S&P Global said its flash U.S. Composite PMI index, which tracks manufacturing and service sectors, fell to a reading of 50.4 in August from 52 in July, the biggest drop since November 2022. While August’s reading was the seventh straight month of growth, it was only fractionally above the 50 level separating expansion and contraction as demand weakened for both manufactured goods and services.
For months, a strong labor market and resilient consumer spending has increasingly assuaged fears of recession, and led to upward revisions of GDP growth forecasts. But Wednesday’s data painted a more tepid picture about the economy.
Service sector business activity growth was the slowest since February at 51.0 in August, and the Manufacturing PMI fell deeper into contraction territory at 47.0 down from 49.0 in July, the fourth straight month of contraction.
Wednesday’s data was worse than expected, with economists polled by Reuters predicting that the services index would be 52.2 and the manufacturing index would be 49.3.
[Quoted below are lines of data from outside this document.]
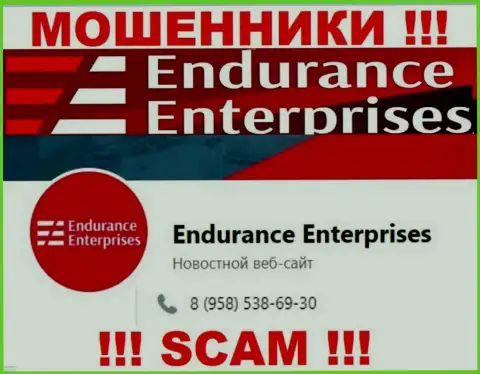 ОСТОРОЖНО internet-мошенники из конторы EnduranceEnterprises, в поиске доверчивых людей, звоня им с различных номеров телефона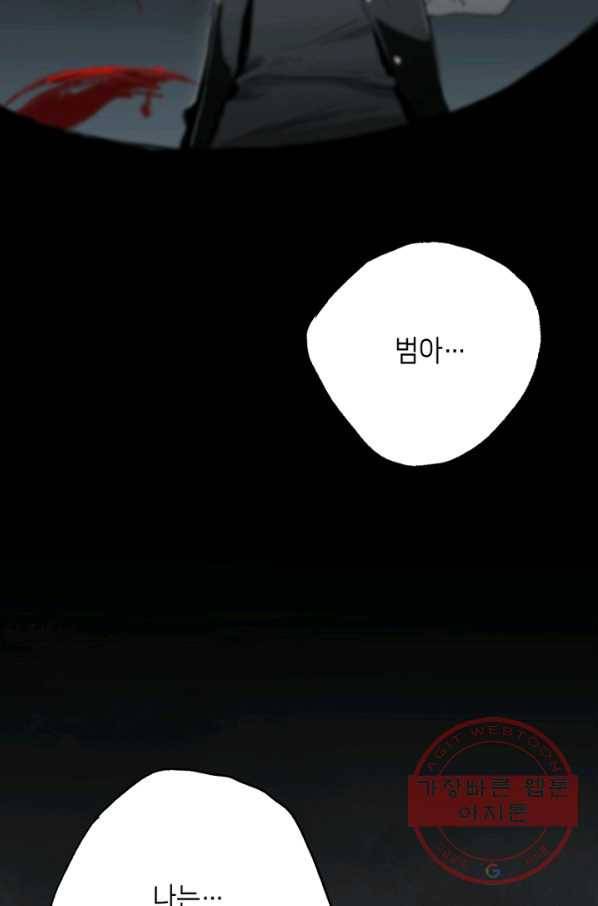 불치병 17화 5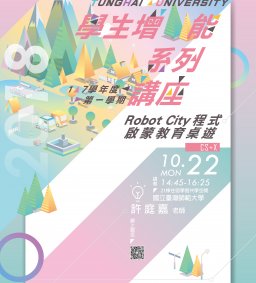 東海大學107-1學生增能講座-Robot City程式啟蒙教育桌遊(CS+X) 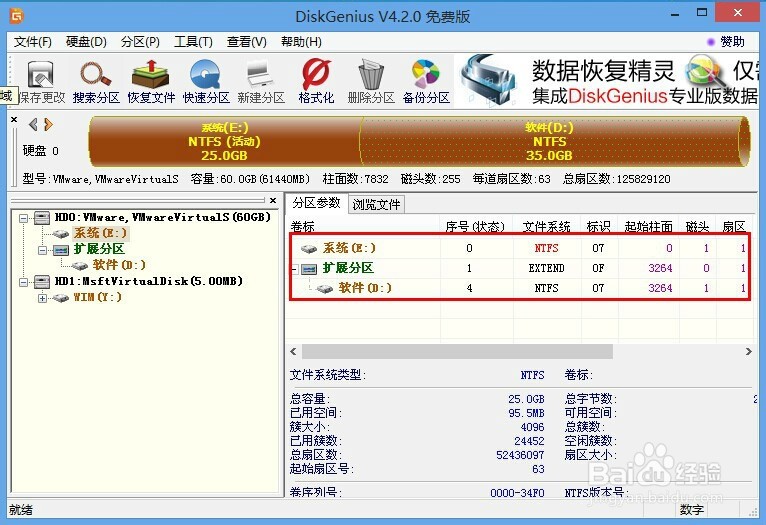 win8系统用不习惯如何重装win7系统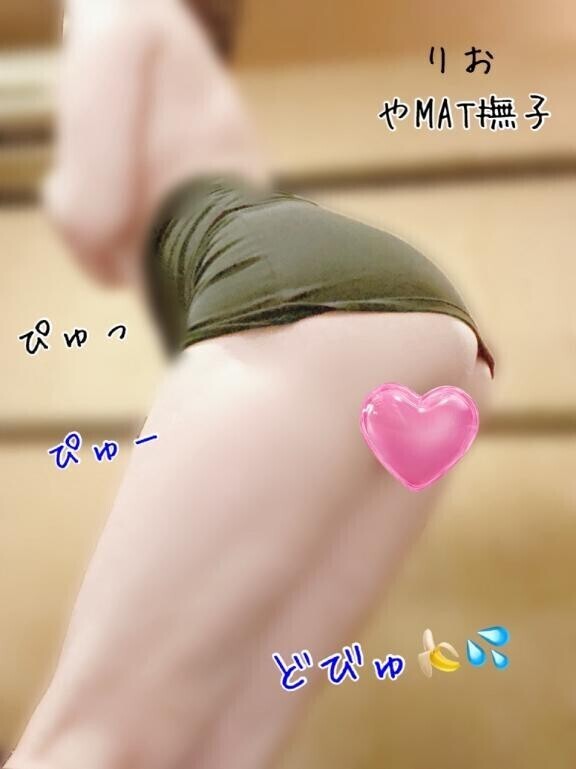 爆誕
“A near-stalling of business activity in August raises doubts over the strength of U.S. economic growth in the third quarter. The survey shows that the service sector-led acceleration of growth in the second quarter has faded, accompanied by a further fall in factory output,” said Chris Williamson, chief business economist at S&P Global Market Intelligence.
Consumer demand posed a substantial drag on revenue for firms, as new business and orders contracted for firms across all sectors. New business in the service sector declined for the first time in six months, falling to 49.2 from 51.0 the month prior.
Both manufacturing and service sector businesses tamed price hikes in order to attract more customers and slowed headcount growth to compensate for resurgent input costs.
Wednesday’s cool reading may be viewed positively by the Fed, which is keen to see activity cool to lower inflation.